Die Reichen werden in unserem Staat bevorzugt behandelt. Wer 800,– Mark im Monat verdient, bekommt durch Steuerfreibeträge für das 1. Kind 19,– Mark. Bei einem Gehalt von 2000,– Mark erhält er schon 23,40 Mark. Bei Kindern gibt es bei einem Gehalt von 800,– Mark für jedes Kind 55,02 Mark, bei einem 2.000,– Mark-Einkommen hilft der Staat jedoch mit 60,60.

Auch auf anderen Gebieten werden die sozial Schwachen geschröpft. Während die Erwerbsunfähigkeits- und Altersrentner durch den Krankenversicherungsbeitrag um 2% gerupft werden, können die Industrie-Aktiengesellschaften für das letzte Krisenjahr 8,1% höhere Gewinne ausschütten und die Jahresgehälter der Vorstandsmitglieder von ihren Hauskonzernen stiegen um 25% auf 543.650 Mark oder 45.304 Mark monatlich.

Dagegen müssen 12,7% der Rheinland/Pfälzer über 65 Jahren mit unter 200 Mark im Monat auskommen. 32% mit weniger als 300 Mark, 20% über 500 Mark. Das ist für die Hälfte der Alten zum Sterben zu viel, zum Leben zu wenig.

In den Stadtwerken von Ludwigshafen/Rhein wurden im Mai in der städtischen Verbrennungsanlage 300 Kilogramm des Waschpulvers „Cascade“ des in der Nähe Worms ansässigen US-Waschmittelkonzerns Procter % Gamble verbrannt. Gegenwert rund 1,2 Millionen Mark. Grund: Im harten Kampf um den Markt will der US-Konzern nur noch Dash groß herausstellen.

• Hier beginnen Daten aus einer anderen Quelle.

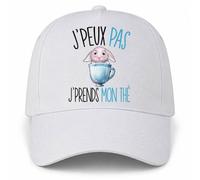 Planetee Casquette Blanche J'peux Pas j'prends Mon thé | Lapin Tasse Bleue | 5 Panneaux Polyester Recyclé 210 g/m² Taille Unique Réglable | Boucle Métal Œillets Brodés | Cadeau Anniversaire Noël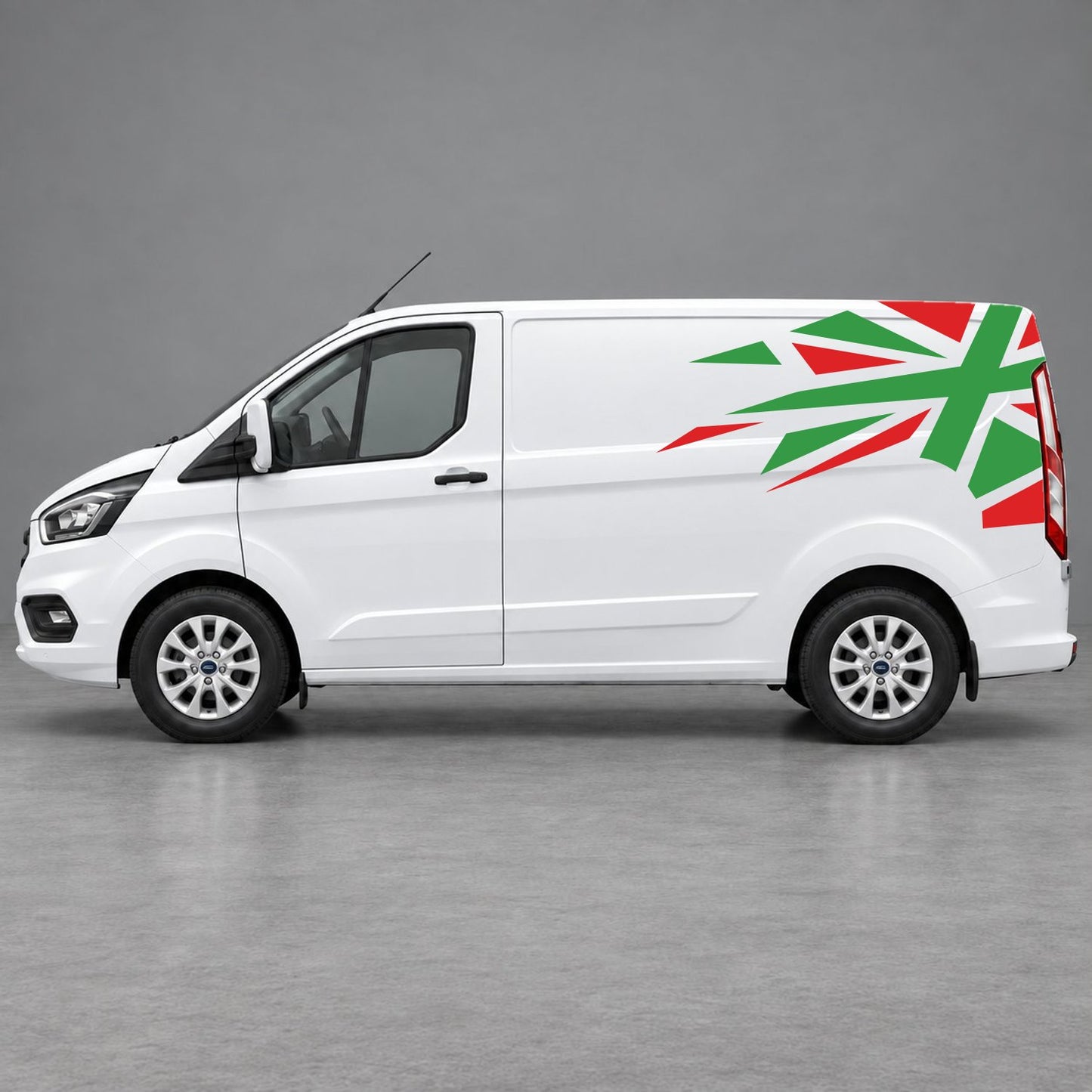 Ford Transit Custom Shattered Union Jack Side Graphics in Red & Green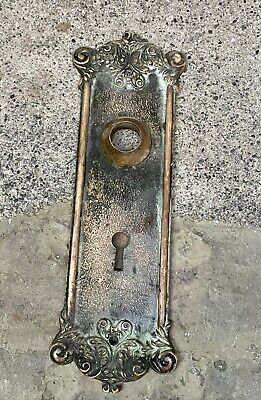 Large Heavy Antique Brass Victorian Entry Door Knob With Back Plate￼ 3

Andere Produkte des Konzerns: Ariel, Sanso, Rei, Lenor, Spüli, Kei, Meister Propper, Fairy.

Im Zuge der vergangenen Wirtschaftskrise hat sich die Ausbeutung in den Betrieben beträchtlich erhöht. 1968 gab es in der Wirtschaft der Bundesrepublik im Jahresdurchschnitt 770 000 Erwerbstätige weniger als 1966. Dennoch stieg die Produktion (Bruttoinlandsprodukt) um fast 7%. Das bedeutet eine enorm gestiegene Ausbeutung der Werktätigen, da nur ein Teil der Erhöhung durch Automation zustande kam. Am stärksten waren vom Abbau der Arbeitsplätze die Arbeiter betroffen, aber auch die Angestellten können sich keineswegs sicher fühlen.

Immer salonfähiger wird die neonazistische NPD. Während man offiziell noch so tut, als gelte es, sie zu bekämpfen, führten Bundesminister Heck und CSU-Vorsitzender Strauß anläßlich der Präsidentenwahl in Westberlin Gespräche mit ihren Partnern von morgen, Adolf von Thadden. Heck sistanzierte sich ausdrücklich von Praktiken, die auf eine Herabsetzung der NPD abzielten.